By explicitly modelling both direct urban land conversion and indirect displacement, the study finds that continental-scale food production losses from Africa’s urban expansion to 2050 are limited (<1%) because displacement largely compensates for cropland lost to cities. However, displacement shifts pressure onto natural lands (primary forests and other natural lands), with indirect effects exceeding direct conversion in some cases. Considering urbanization-induced dietary shifts is pivotal: higher urban rice demand drives higher African rice production, imports, prices, and methane emissions, altering trade balances and environmental outcomes that are missed by standard demand trajectories. Biodiversity impacts may be modest on average but can be severe locally in rapidly urbanizing zones, suggesting that urban planning must integrate indirect land-use dynamics and biodiversity safeguards. The results underscore the importance of representing consumer heterogeneity and commodity-specific dietary contexts in global models to improve projections of land allocation, trade and environmental impacts, thereby supporting better-informed policy on food security, land-use planning and conservation.

Conclusion

The study provides a holistic assessment of African urbanization’s impacts by integrating land-use displacement and urban dietary shifts into a global economic-land-use model. It shows that while direct urban expansion minimally reduces continental staple production, displacement can intensify pressure on natural lands. Accounting for higher urban rice consumption substantially increases projected rice production, imports, prices and methane emissions, highlighting urbanization as a key driver of food-system and environmental change. Policy and planning should incorporate indirect land-use dynamics and evolving dietary patterns.
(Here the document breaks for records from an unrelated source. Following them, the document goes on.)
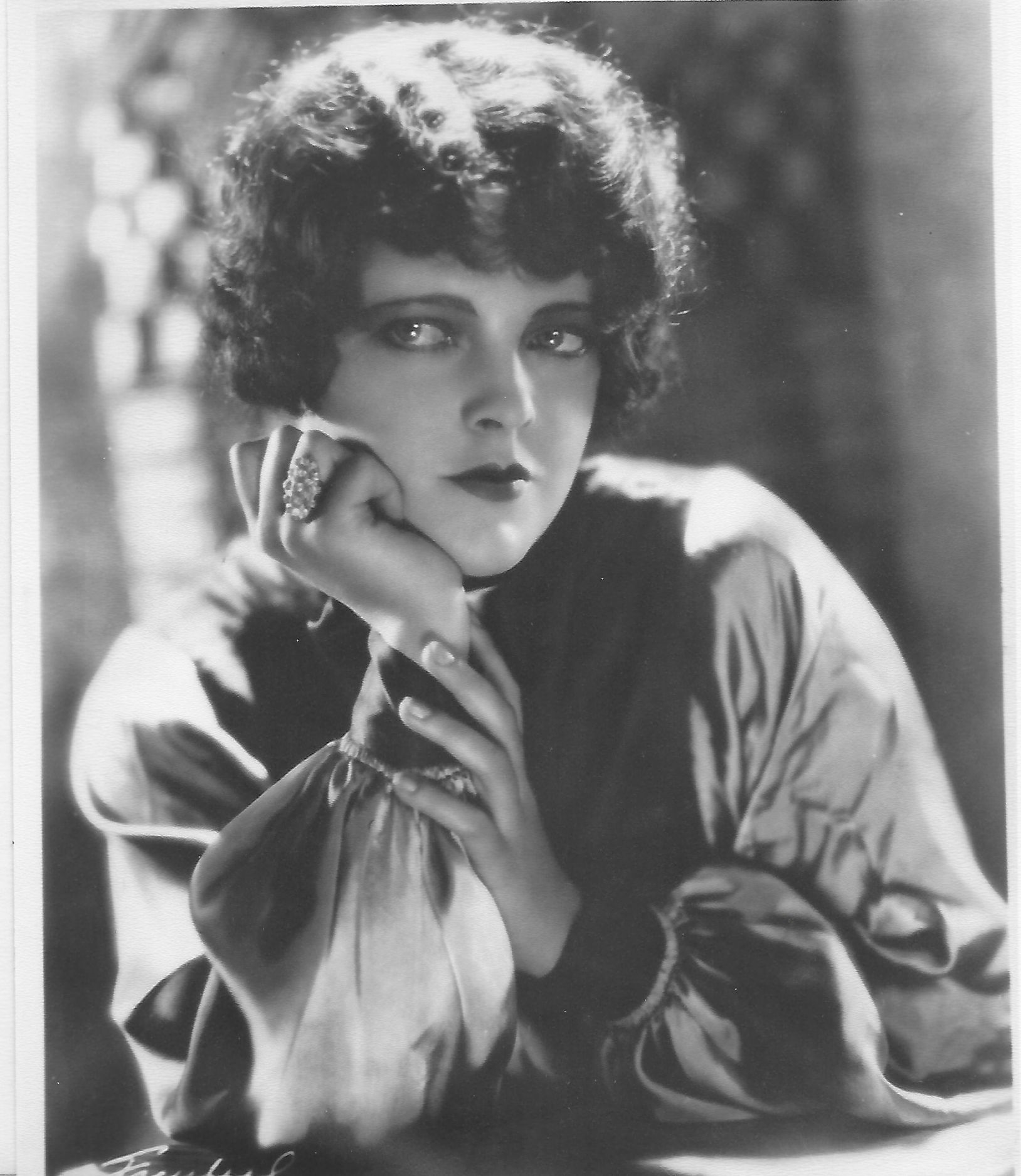 Blanche Mehaffey in Soul of the Slums (1931)
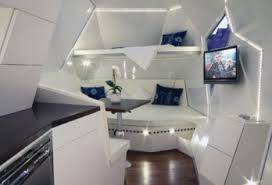 diy trailer home idea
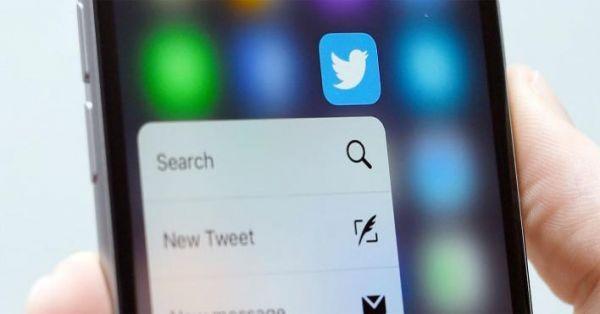 تطبيق جديد حل مشكلة الـ140 حرف لتغريدات تويتر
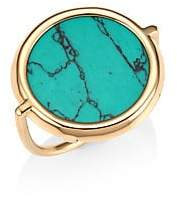 ginette_ny Turquoise& 18K Rose Gold Fallen Sky Ring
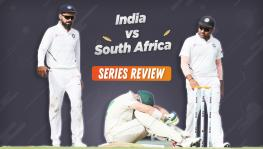 India vs South Africa cricket series review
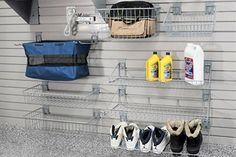 Stressed about spring cleaning? Potomac Garage Solutions offers a variety of garage storage systems to make your spring cleaning a breeze! Visit our website to learn more or call for a free estimate!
Future research should improve survey coverage for underrepresented regions, represent consumer heterogeneity and cross-price effects, consider product differentiation (e.g., preferences for imported vs. local rice), explicitly model drivers of dietary change (income, education, retail environments), and integrate additional urbanization-linked resource demands (e.g., water for domestic/industrial use) and biodiversity fragmentation/degradation into assessment frameworks.

Limitations
  • Affordability and preference heterogeneity: Rice is modeled as a homogeneous good; known urban preferences for imported rice imply imperfect substitutability, potentially overstating domestic production responses and understating import increases.
  • Dietary data coverage: LSMS coverage is uneven; some regions rely on single-country surveys (e.g., Ethiopia for Rest of Central-Eastern Africa; Malawi for Rest of Southern Africa), limiting representativeness.
  • Demand modeling: Cross-price effects between foods are not modeled; consumer heterogeneity beyond urban–rural (e.g., income, education) is not fully captured; fruits and vegetables are not explicitly modeled.
  • Biodiversity metric: BII does not capture within-class degradation or habitat fragmentation, potentially underestimating biodiversity losses.
  • Urban expansion assumption: Exogenous urban conversion is applied independent of future land-cover trajectories within time steps (with capping), which may not capture feedbacks between land cover and urban growth.
  • Trade representation: One-way bilateral trade with homogeneous goods may not capture quality differentiation and policy frictions.
  • Supply response uncertainty: The capacity of African agricultural and supply chains to realize modeled displacement responses may be constrained by institutional and financial barriers.
  • Water competition: Interactions with rising non-agricultural water demand linked to urbanization are not explicitly modeled under SSP2/SSP3 constraints.